Aufgabe: Schreiben Sie die Einträge ab der Zeile mit „In the current“ einschließlich dieser Zeile bis zum Ende unverändert ab.

━━━ Angezeigte Daten ━━━

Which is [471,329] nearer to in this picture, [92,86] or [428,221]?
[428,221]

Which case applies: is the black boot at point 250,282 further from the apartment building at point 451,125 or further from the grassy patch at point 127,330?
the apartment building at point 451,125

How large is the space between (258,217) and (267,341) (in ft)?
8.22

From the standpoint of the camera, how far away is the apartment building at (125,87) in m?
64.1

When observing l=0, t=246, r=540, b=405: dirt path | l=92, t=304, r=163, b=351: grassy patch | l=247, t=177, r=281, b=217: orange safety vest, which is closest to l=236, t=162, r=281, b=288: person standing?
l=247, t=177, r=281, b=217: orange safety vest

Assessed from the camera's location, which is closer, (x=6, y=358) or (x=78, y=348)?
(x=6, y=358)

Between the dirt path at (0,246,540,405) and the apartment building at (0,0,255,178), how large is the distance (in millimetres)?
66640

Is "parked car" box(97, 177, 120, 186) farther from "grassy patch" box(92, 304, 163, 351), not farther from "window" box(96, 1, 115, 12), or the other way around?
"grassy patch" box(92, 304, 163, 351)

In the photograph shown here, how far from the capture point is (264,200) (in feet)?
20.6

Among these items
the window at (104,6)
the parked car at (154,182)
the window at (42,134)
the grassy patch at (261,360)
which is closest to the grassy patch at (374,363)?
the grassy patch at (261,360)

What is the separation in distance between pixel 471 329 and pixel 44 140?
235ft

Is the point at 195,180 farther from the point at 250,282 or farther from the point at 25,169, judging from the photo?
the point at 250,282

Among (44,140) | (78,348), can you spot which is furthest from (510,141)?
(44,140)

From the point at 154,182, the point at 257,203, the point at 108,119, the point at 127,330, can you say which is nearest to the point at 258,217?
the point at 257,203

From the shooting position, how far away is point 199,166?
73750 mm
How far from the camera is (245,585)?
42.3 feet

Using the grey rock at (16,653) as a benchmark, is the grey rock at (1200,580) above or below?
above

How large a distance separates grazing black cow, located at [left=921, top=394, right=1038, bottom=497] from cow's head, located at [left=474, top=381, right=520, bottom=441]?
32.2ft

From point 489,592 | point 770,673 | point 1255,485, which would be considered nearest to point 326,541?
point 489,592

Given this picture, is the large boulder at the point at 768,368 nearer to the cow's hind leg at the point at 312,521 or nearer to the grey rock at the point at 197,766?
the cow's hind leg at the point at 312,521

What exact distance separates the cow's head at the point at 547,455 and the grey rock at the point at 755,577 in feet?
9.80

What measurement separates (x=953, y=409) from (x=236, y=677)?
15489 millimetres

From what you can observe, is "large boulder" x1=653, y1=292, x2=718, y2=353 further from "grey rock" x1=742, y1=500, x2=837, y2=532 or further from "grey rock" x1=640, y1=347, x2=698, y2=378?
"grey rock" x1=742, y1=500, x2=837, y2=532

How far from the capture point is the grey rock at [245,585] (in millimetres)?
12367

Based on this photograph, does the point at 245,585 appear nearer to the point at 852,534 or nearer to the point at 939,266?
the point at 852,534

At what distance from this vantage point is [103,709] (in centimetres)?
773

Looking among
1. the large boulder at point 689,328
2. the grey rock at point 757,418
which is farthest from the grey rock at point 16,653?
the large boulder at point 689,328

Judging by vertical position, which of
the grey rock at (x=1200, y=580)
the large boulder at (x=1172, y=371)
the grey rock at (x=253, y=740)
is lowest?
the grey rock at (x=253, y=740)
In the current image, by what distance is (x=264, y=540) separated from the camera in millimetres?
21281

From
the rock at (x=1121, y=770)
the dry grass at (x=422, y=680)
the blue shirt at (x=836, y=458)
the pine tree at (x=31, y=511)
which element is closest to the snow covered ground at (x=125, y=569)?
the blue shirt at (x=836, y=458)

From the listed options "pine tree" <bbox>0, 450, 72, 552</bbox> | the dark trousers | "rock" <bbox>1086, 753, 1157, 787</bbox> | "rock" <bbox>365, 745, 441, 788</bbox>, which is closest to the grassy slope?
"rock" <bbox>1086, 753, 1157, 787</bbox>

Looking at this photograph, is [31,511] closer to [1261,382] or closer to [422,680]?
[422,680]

━━━

Ergebnis:
In the current image, by what distance is (x=264, y=540) separated from the camera in millimetres?
21281

From
the rock at (x=1121, y=770)
the dry grass at (x=422, y=680)
the blue shirt at (x=836, y=458)
the pine tree at (x=31, y=511)
which element is closest to the snow covered ground at (x=125, y=569)?
the blue shirt at (x=836, y=458)

From the listed options "pine tree" <bbox>0, 450, 72, 552</bbox> | the dark trousers | "rock" <bbox>1086, 753, 1157, 787</bbox> | "rock" <bbox>365, 745, 441, 788</bbox>, which is closest to the grassy slope?
"rock" <bbox>1086, 753, 1157, 787</bbox>

Looking at this photograph, is [31,511] closer to [1261,382] or closer to [422,680]?
[422,680]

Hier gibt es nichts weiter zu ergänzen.